Thursday, December 22, 2016
Such a Little Time - Remembering Ulster's James Young
The Ulster comic actor and theatrical solo performer James Young has been referenced many times on this blog in the past - this will be the third and final main post about him. He remains such an interesting character in Irish social history, gay culture and in the day-to-day back story of an Ulster at war in the Sixties and Seventies.
Young is remembered in the main for his connection with the Group Theatre in Belfast's Bedford Street, his bestselling vinyl records that were produced by the Emerald label and for the BBC Northern Ireland Saturday Night television shows in 1973 and 1974. On both record and stage he combined fast witted urban humour - particularly hysterical in the rambling main show introductions - with reflective monologues on life, hardship and death in working class communities.

[Scene geometry reasoning rows]
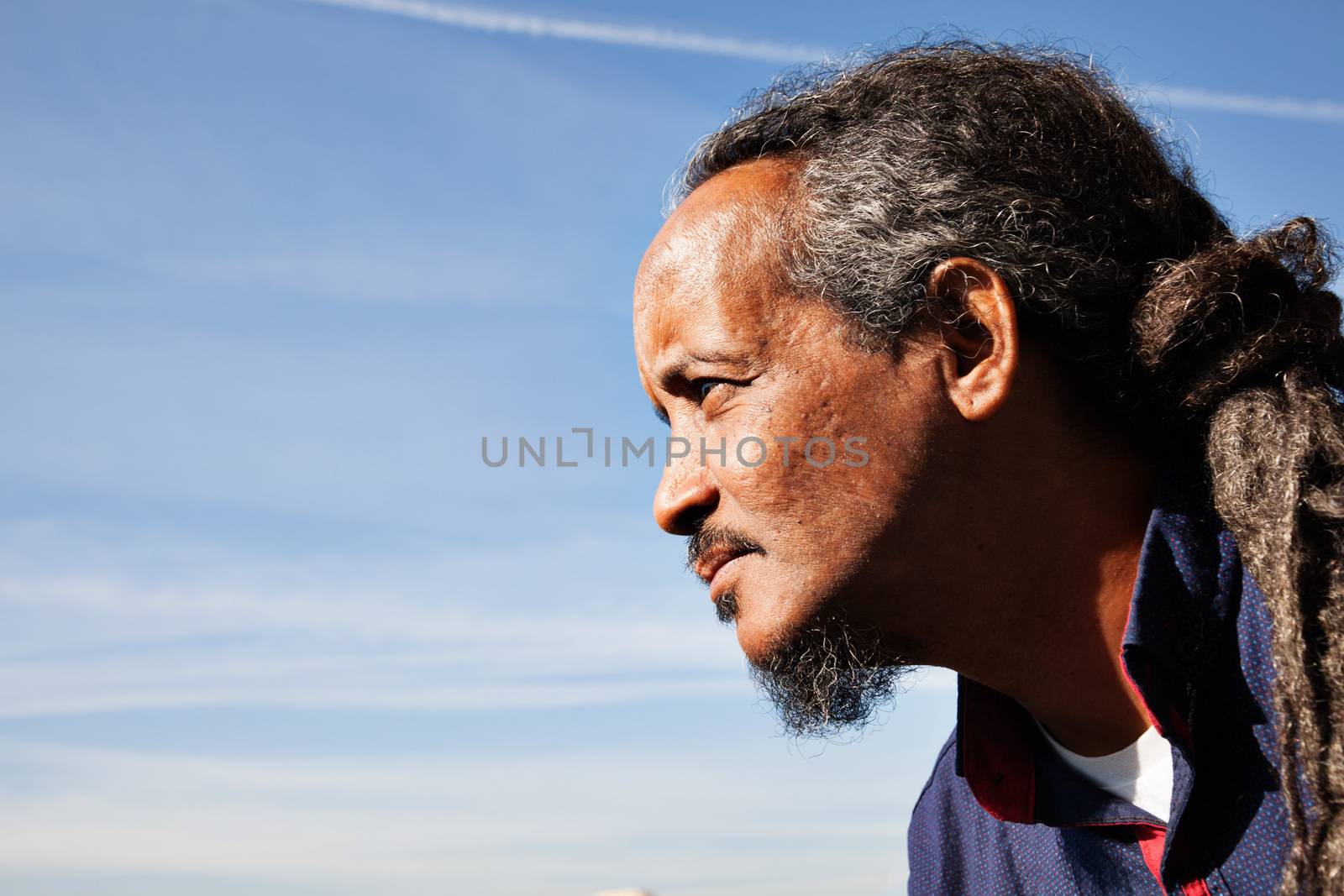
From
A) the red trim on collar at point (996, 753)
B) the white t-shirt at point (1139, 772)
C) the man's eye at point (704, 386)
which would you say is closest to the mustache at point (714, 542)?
the man's eye at point (704, 386)

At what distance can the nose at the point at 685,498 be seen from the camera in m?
3.33

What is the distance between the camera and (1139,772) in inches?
124

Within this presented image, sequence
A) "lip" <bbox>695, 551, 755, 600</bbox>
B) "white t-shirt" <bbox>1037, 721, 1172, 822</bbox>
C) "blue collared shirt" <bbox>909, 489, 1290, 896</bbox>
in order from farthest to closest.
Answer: "lip" <bbox>695, 551, 755, 600</bbox>, "white t-shirt" <bbox>1037, 721, 1172, 822</bbox>, "blue collared shirt" <bbox>909, 489, 1290, 896</bbox>

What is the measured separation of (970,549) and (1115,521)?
392 millimetres

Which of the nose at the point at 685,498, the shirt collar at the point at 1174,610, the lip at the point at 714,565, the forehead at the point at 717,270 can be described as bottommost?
the shirt collar at the point at 1174,610

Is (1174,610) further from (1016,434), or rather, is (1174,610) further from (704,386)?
(704,386)

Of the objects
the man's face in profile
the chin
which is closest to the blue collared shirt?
the man's face in profile

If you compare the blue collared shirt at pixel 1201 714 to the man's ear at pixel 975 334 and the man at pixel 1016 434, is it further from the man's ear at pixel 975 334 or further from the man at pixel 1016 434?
the man's ear at pixel 975 334

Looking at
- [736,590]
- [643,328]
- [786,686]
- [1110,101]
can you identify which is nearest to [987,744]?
[786,686]

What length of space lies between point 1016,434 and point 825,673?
837 millimetres

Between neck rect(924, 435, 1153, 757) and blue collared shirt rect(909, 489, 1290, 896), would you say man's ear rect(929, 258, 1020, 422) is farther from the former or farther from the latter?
blue collared shirt rect(909, 489, 1290, 896)

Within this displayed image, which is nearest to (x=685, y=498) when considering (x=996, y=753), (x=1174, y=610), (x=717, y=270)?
(x=717, y=270)

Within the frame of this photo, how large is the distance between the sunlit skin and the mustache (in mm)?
23

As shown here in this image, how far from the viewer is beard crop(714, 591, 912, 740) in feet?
10.5
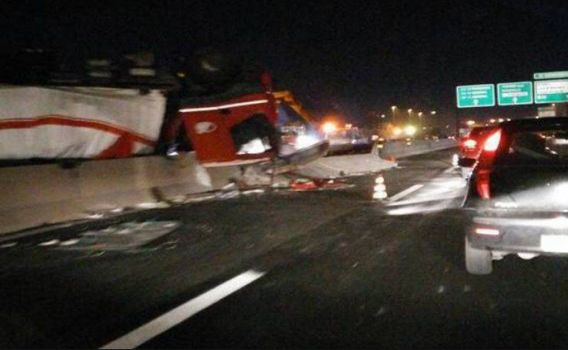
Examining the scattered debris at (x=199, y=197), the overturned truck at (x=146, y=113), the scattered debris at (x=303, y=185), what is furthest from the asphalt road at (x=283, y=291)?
the scattered debris at (x=303, y=185)

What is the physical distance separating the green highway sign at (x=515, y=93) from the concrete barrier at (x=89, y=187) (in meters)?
44.3

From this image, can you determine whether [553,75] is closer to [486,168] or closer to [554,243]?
[486,168]

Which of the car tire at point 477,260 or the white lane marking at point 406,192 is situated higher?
the car tire at point 477,260

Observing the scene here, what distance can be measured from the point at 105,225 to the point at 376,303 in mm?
6786

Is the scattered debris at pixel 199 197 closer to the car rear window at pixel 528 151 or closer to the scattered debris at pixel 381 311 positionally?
the car rear window at pixel 528 151

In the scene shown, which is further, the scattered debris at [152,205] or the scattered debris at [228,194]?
the scattered debris at [228,194]

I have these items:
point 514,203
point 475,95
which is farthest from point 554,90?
point 514,203

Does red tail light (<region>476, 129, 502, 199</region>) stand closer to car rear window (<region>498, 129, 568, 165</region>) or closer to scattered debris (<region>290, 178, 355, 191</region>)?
car rear window (<region>498, 129, 568, 165</region>)

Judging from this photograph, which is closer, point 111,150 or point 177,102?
point 111,150

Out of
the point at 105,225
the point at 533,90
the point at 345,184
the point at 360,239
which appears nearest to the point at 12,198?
the point at 105,225

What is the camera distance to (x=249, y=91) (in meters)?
18.6

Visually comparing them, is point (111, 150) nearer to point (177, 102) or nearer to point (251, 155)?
point (177, 102)

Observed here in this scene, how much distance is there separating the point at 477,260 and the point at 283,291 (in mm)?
2118

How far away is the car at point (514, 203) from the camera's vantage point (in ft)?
24.9
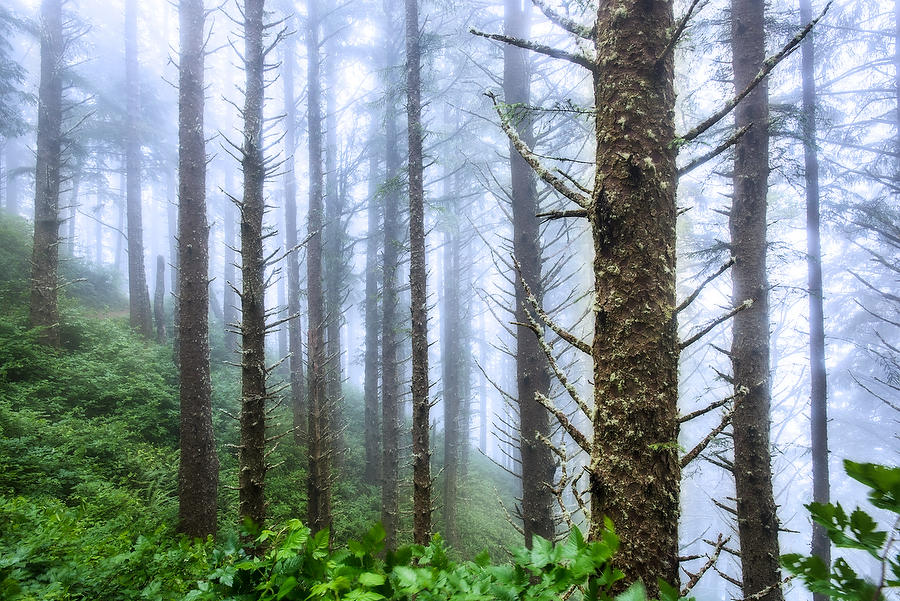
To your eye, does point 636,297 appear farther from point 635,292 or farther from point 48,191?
point 48,191

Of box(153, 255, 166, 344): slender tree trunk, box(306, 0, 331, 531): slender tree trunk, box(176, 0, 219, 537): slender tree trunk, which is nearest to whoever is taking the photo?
box(176, 0, 219, 537): slender tree trunk

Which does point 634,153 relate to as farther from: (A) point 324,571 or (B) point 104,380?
(B) point 104,380

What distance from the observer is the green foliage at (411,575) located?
4.07 ft

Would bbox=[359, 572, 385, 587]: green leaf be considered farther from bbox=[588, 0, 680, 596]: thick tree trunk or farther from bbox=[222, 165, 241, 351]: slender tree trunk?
bbox=[222, 165, 241, 351]: slender tree trunk

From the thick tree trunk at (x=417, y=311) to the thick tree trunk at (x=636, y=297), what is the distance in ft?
16.5

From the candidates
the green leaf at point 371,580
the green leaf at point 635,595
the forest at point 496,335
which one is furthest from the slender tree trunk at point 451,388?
the green leaf at point 635,595

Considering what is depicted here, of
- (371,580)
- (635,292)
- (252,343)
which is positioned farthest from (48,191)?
(635,292)

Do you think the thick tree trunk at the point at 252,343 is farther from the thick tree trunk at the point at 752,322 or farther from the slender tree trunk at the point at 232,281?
the slender tree trunk at the point at 232,281

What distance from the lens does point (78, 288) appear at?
650 inches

**ACTIONS TO TAKE:**
**a.** According to the post about James Young, which label produced his bestselling vinyl records?
**b.** Extend the post about James Young, picking up after its last sentence.

**LIST OF ANSWERS:**
**a.** The Emerald label.

**b.**
The two most famous - and indeed saddest - of his monologues in the latter context are arguably I Loved a Papist and Slum Clearance. The first centers around a fateful love affair set fast against the tide of history as lived and the second about how eviction from a condemned house appeared to the elderly resident concerned as threatening to terminate a spiritual connectivity to his own family past.
Young's catalogue of work is so rich and varied in content. There is The Feud - arguably his finest dramatic performance - about how a sectarian grudge between two tough Belfast youths ended in both tragedy and revelation many miles away from Ireland's bitter shores. We Emigrated is another wonderful piece which recalls the experience of emigrants from Ulster in North America. It is somewhat hammy in delivery but at the same time terribly moving when he notes how within transplanted communities in the New World the Catholic-Protestant Christian divide stood as naught and how only distance can sometimes make one retrospectively embrace the positivities of Irish life - the rain, bigotry and everything. Indeed The Feud also references the garnering awareness of a Belfast father of his son's loneliness in New York - more and more he talked of Ireland and the people that he knew, the letters sounded lonely - which Young delivers to perfection.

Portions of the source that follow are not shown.